The change was approved at a meeting of the Workers Party in the southern city of Curitiba, where Lula has been detained since April for corruption, while the clock marked the expiration of the period ordered by the court to appoint an alternate.
"The decision has been made," a party official told AFP.
Hundreds of followers of Lula gathered near the prison where he is being held. Haddad was expected to read a letter from his mentor there, anointing him as his political heir.
The decision comes less than two weeks after Brazil's Supreme Electoral Court ruled that the popular but polarizing former president can not run while serving his 12-year prison sentence.
Although he was imprisoned, Lula, 72, was the favorite in the polls, and his elimination from the race has turned the field around, catapulting right-wing populist Jair Bolsonaro.
Bolsonaro, a polarizing figure who has been criticized for outbursts deemed racist, misogynistic and homophobic, was stabbed while on campaign trail last week.
He is not expected to appear at any rally before the October 7 election, but he remains on the ballot.
Haddad, a former mayor of Sao Paulo who also served as Lula's education minister, faces a race against time with the first round of voting less than a month away.
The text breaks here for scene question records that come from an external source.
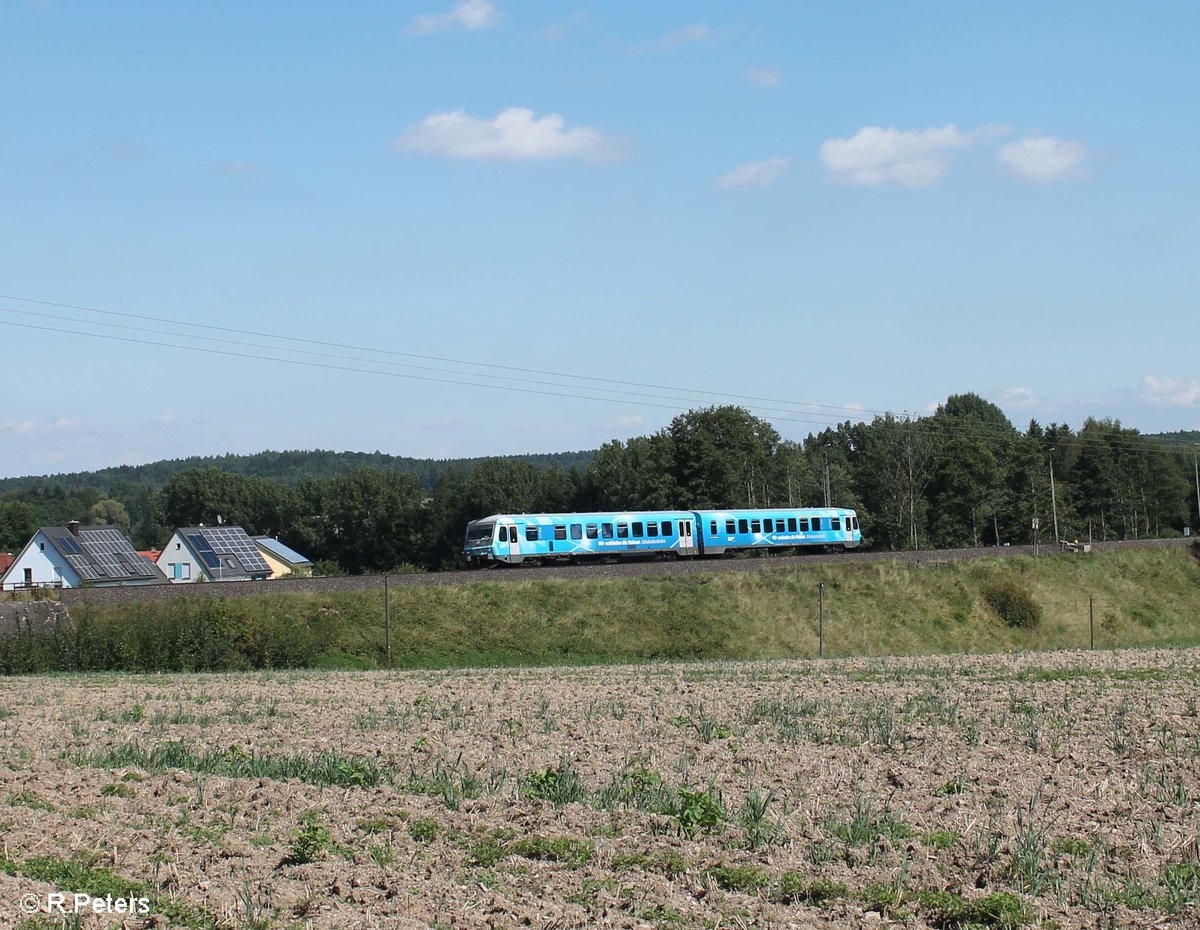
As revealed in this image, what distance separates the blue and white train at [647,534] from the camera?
175ft

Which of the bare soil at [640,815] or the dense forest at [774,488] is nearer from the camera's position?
the bare soil at [640,815]

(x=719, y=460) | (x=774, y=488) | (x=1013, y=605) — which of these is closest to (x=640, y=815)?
(x=1013, y=605)

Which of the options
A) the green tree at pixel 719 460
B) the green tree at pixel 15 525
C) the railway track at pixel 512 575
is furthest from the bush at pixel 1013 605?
the green tree at pixel 15 525

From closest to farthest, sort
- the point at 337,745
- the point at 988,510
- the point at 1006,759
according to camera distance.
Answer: the point at 1006,759, the point at 337,745, the point at 988,510

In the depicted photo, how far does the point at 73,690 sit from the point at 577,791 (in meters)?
15.4

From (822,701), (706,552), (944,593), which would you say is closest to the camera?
(822,701)

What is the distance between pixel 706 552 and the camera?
5919 cm

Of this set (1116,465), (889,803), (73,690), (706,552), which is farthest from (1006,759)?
(1116,465)

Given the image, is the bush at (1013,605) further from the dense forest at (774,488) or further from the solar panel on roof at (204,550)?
the solar panel on roof at (204,550)

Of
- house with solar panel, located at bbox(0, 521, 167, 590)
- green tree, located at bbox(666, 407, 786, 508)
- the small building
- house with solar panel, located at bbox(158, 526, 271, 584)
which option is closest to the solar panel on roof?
A: house with solar panel, located at bbox(158, 526, 271, 584)

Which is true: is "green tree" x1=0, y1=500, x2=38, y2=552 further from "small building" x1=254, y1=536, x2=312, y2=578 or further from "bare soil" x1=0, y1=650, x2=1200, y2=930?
"bare soil" x1=0, y1=650, x2=1200, y2=930

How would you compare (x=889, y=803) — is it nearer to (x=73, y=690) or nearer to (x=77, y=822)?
(x=77, y=822)

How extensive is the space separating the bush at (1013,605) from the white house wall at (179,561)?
202 ft

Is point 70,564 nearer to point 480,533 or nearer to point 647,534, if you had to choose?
point 480,533
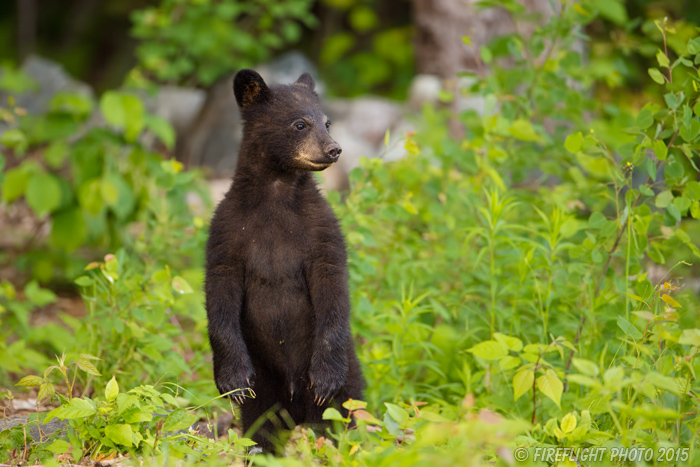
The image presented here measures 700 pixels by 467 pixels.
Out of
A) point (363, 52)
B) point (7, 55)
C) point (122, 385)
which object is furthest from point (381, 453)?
point (7, 55)

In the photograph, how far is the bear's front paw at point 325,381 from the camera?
3.45 m

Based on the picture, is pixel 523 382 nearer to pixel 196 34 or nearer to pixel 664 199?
pixel 664 199

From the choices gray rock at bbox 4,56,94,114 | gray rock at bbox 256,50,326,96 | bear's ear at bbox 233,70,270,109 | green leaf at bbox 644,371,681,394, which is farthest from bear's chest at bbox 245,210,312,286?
gray rock at bbox 4,56,94,114

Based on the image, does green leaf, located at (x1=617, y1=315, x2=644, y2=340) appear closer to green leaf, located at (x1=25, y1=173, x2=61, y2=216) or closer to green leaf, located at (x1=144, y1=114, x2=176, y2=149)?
green leaf, located at (x1=144, y1=114, x2=176, y2=149)

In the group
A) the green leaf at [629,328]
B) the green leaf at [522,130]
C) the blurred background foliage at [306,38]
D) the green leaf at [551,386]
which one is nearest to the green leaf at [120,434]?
the green leaf at [551,386]

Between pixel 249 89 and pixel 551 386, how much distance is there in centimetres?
210

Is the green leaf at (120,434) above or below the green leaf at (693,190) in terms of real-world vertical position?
below

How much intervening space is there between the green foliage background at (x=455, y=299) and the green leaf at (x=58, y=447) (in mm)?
37

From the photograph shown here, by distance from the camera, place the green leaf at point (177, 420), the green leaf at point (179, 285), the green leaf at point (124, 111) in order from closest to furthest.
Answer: the green leaf at point (177, 420), the green leaf at point (179, 285), the green leaf at point (124, 111)

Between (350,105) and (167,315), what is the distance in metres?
6.53

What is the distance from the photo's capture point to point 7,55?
41.4 ft

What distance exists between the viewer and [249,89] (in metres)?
3.79

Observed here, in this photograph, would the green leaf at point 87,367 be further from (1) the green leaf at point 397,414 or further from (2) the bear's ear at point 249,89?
(2) the bear's ear at point 249,89

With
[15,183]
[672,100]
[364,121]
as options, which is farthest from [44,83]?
[672,100]
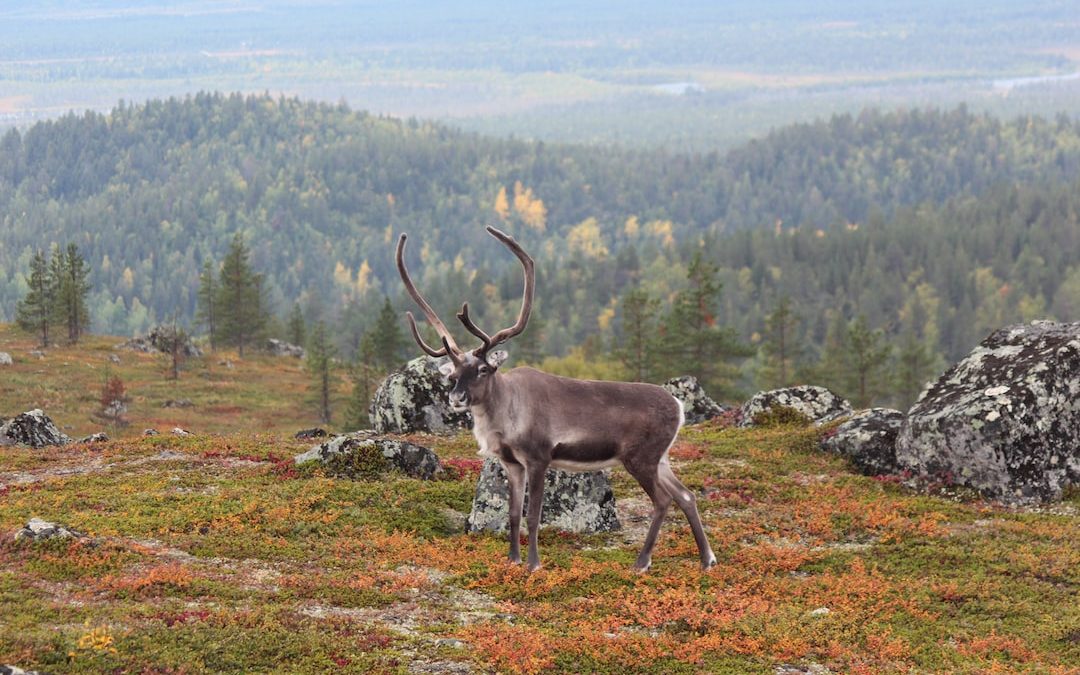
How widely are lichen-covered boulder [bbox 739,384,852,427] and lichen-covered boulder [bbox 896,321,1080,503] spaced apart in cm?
1052

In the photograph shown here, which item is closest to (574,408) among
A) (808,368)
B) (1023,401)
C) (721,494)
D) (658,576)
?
(658,576)

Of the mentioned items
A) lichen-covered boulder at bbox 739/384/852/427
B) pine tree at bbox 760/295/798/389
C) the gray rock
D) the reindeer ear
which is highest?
the reindeer ear

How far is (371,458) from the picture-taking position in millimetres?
28219

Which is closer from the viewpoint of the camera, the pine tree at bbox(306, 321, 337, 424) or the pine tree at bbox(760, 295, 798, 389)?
the pine tree at bbox(306, 321, 337, 424)

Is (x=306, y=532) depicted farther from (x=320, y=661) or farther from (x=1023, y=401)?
(x=1023, y=401)

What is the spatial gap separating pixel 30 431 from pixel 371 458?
16.5 meters

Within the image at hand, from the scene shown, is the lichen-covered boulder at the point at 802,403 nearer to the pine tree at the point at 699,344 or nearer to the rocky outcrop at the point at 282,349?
the pine tree at the point at 699,344

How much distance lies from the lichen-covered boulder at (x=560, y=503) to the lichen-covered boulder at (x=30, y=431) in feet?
67.6

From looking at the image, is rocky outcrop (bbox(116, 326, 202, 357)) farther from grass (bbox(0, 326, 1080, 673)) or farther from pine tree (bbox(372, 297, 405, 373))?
grass (bbox(0, 326, 1080, 673))

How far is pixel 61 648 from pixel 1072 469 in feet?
73.3

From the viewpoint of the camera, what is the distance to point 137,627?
53.5 ft

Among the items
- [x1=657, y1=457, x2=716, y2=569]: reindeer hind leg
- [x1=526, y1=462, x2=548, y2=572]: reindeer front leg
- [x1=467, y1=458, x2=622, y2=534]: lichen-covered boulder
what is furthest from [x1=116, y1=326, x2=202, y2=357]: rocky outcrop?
[x1=657, y1=457, x2=716, y2=569]: reindeer hind leg

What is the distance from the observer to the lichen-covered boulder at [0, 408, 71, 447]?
38319 millimetres

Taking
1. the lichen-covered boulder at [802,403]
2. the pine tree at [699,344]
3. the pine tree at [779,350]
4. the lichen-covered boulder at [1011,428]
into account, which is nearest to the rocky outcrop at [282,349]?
the pine tree at [699,344]
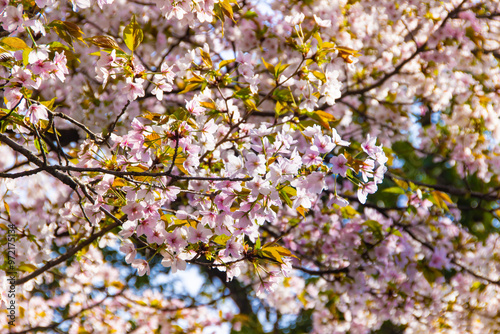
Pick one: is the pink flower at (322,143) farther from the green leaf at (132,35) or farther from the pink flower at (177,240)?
the green leaf at (132,35)

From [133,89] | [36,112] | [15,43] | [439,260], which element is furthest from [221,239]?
[439,260]

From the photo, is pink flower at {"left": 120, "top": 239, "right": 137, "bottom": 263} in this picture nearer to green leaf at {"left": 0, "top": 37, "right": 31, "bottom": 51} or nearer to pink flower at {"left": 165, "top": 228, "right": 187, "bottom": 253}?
pink flower at {"left": 165, "top": 228, "right": 187, "bottom": 253}

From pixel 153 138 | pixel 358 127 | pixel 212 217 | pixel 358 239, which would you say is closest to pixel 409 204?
pixel 358 239

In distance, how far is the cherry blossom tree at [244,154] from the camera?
1.53 m

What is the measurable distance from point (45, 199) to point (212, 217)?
2.40m

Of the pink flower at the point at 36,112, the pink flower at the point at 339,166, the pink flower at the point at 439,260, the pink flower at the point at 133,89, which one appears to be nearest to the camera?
the pink flower at the point at 339,166

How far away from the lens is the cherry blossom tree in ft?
5.02

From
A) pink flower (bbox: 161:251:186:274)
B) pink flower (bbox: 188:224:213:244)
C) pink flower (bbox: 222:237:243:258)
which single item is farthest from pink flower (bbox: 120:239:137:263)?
pink flower (bbox: 222:237:243:258)

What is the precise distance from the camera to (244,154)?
85.7 inches

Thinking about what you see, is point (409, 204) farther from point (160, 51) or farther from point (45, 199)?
point (45, 199)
His ability to hold on to Lula's base will be key if he and his future running mate, young Communist Manuela D'Avila, reach the second round, scheduled for October 28.
Clean blackboard rules
Haddad's political career put him at the center of the Workers' Party, but without leaving Lula's shadow, and the 55-year-old man has shown little of his mentor's star power.
A survey published Monday by Datafolha shows Haddad with nine percent support, five points more than a month ago.
That puts him in a mix of candidates who aspire to go to a second round of voting against Bolsonaro, who is currently at the front with 26 percent.
Lula supporters have camped in front of the federal police headquarters in Curitiba since his imprisonment.
The city is the epicenter of an extensive corruption investigation that has prosecuted dozens of politicians and business leaders, including Lula, who was president from 2003 to 2011.
He was convicted in July 2017 for accepting a bribe from a Brazilian construction company in the form of a luxury apartment by the sea in exchange for contracts with state oil company Petrobras.
Numerous appeals of sentencing and sentencing have failed, and his lawyers have also been unable to circumvent the rules that have kept Lula out of the vote.
He faces trial in five other cases, but insists that he is the innocent victim of prosecutions motivated by political motives to keep him out of the office.
A former metalworker, Lula rose as a union leader during the Brazilian military dictatorship, co-founding the Workers' Party in 1980.
His presidency was credited with having taken millions of people out of poverty through generous social programs, transforming his party into a political power.
He has won the last four presidential elections, the last two by Dilma Rousseff, the successor chosen by Lula who was overthrown by Congress in 2016, accused of manipulating federal budgets.
The current president Michel Temer, vice president of Rousseff, replaced her.